Our next chart shows that the noncurrent loan balances grew at a faster pace than the allowance for credit losses, resulting in a decline in the reserve coverage ratio. The ratio of the allowance for credit losses to noncurrent loans fell from a peak of 224.8 percent last quarter to 209.9 percent this quarter.
This next chart shows the number and total assets of banks on the “Problem Bank List.” Banks on this list have a CAMELS composite rating of “4” or “5” due to financial, operational, or managerial weaknesses, or a combination of such issues. The number of banks on the list increased by one from the previous quarter to 44 banks, and total assets held by problem banks increased by $7.5 billion quarter over quarter to $53.5 billion. One bank failed and two banks voluntarily liquidated in the third quarter.

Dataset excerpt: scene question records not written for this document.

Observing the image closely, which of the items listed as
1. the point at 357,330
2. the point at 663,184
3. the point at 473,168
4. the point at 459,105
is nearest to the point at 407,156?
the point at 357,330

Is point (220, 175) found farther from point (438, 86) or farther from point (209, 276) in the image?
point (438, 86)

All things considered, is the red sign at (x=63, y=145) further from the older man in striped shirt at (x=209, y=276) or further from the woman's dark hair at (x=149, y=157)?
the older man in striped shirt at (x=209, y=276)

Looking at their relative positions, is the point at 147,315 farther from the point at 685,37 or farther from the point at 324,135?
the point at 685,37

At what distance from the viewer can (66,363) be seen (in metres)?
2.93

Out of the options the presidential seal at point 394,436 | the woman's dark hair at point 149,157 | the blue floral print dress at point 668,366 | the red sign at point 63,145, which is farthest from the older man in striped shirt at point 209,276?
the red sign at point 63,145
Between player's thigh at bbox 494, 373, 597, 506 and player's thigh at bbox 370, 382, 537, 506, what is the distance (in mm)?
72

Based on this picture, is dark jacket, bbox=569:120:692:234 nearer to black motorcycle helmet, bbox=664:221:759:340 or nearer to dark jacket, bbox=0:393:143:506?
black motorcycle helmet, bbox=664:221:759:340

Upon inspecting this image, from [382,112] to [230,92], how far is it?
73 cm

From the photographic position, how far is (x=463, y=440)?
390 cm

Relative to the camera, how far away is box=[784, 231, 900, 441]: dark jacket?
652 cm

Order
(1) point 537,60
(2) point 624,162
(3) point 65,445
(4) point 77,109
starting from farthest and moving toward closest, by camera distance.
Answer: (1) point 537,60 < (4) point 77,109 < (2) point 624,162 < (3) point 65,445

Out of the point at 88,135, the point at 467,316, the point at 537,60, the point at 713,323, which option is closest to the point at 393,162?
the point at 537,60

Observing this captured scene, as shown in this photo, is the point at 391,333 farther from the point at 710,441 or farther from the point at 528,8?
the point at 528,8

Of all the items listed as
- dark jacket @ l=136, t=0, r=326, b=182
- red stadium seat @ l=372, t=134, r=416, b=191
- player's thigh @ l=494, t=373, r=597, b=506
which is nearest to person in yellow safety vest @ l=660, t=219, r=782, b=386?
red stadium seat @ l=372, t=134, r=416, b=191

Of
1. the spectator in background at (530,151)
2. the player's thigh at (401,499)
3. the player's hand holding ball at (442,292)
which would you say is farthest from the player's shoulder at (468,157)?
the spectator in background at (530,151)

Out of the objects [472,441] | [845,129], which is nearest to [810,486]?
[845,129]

This chart shows that deposits declined for a sixth consecutive quarter. Total deposits were $18.6 trillion, down 0.5 percent quarter over quarter, similar to the 0.5 percent decline reported in the second quarter. Domestic deposits declined $39.6 billion, or 0.2 percent quarter over quarter.
In the third quarter, we observed the continuation of the trend in which customers are actively seeking higher yields. Lower–earning accounts such as transaction, money market deposit, and other savings accounts declined by $285.2 billion during the quarter, while higher–yielding time deposits increased by $245.5 billion. Brokered deposits increased 7.4 percent from the prior quarter and now make up 7.0 percent of total deposits, up from 3.9 percent a year ago.
In the third quarter, insured deposits increased by 0.1 percent, driven by higher levels of insured brokered and reciprocal deposits. Uninsured deposits declined by 0.4 percent, much less than the 2.5 percent decline reported in the second quarter.
This chart shows that the DIF balance was $119.3 billion on September 30, up approximately $2.4 billion from the second quarter balance. Assessment revenue was the primary driver of the increase in the fund. Insured deposits increased by 0.1 percent during the third quarter, and year–over–year insured deposit growth was 4.1 percent. The reserve ratio—the fund balance relative to insured deposits—increased by two basis points in the third quarter to 1.13 percent as of September 30. The reserve ratio was 10 basis points lower than a year ago.
The FDIC adopted a DIF Restoration Plan on September 15, 2020, to return the reserve ratio to the statutory minimum of 1.35 percent by September 30, 2028, as required by law. Based on FDIC projections, the reserve ratio remains on track to reach 1.35 percent by the statutory deadline. The FDIC will continue to monitor factors affecting the reserve ratio, including but not limited to insured deposit growth and potential losses due to bank failures and related reserves.
In conclusion, the banking industry again proved to be resilient in the third quarter. After excluding non–recurring accounting gains in the first half of 2023, net income would have been roughly flat for the past four quarters at a level considered high by historical measures. In addition, overall asset quality metrics remained favorable and the industry remains well capitalized.
However, the banking industry still faces significant challenges from the effects of inflation, rising market interest rates, and geopolitical uncertainty. These risks, combined with concerns about commercial real estate fundamentals, especially in office markets, as well as continued pressure on funding levels and earnings, will be matters of continued supervisory attention by the FDIC.
1 In this statement, the "pre–pandemic average" refers to the period of first quarter 2015 through fourth quarter 2019.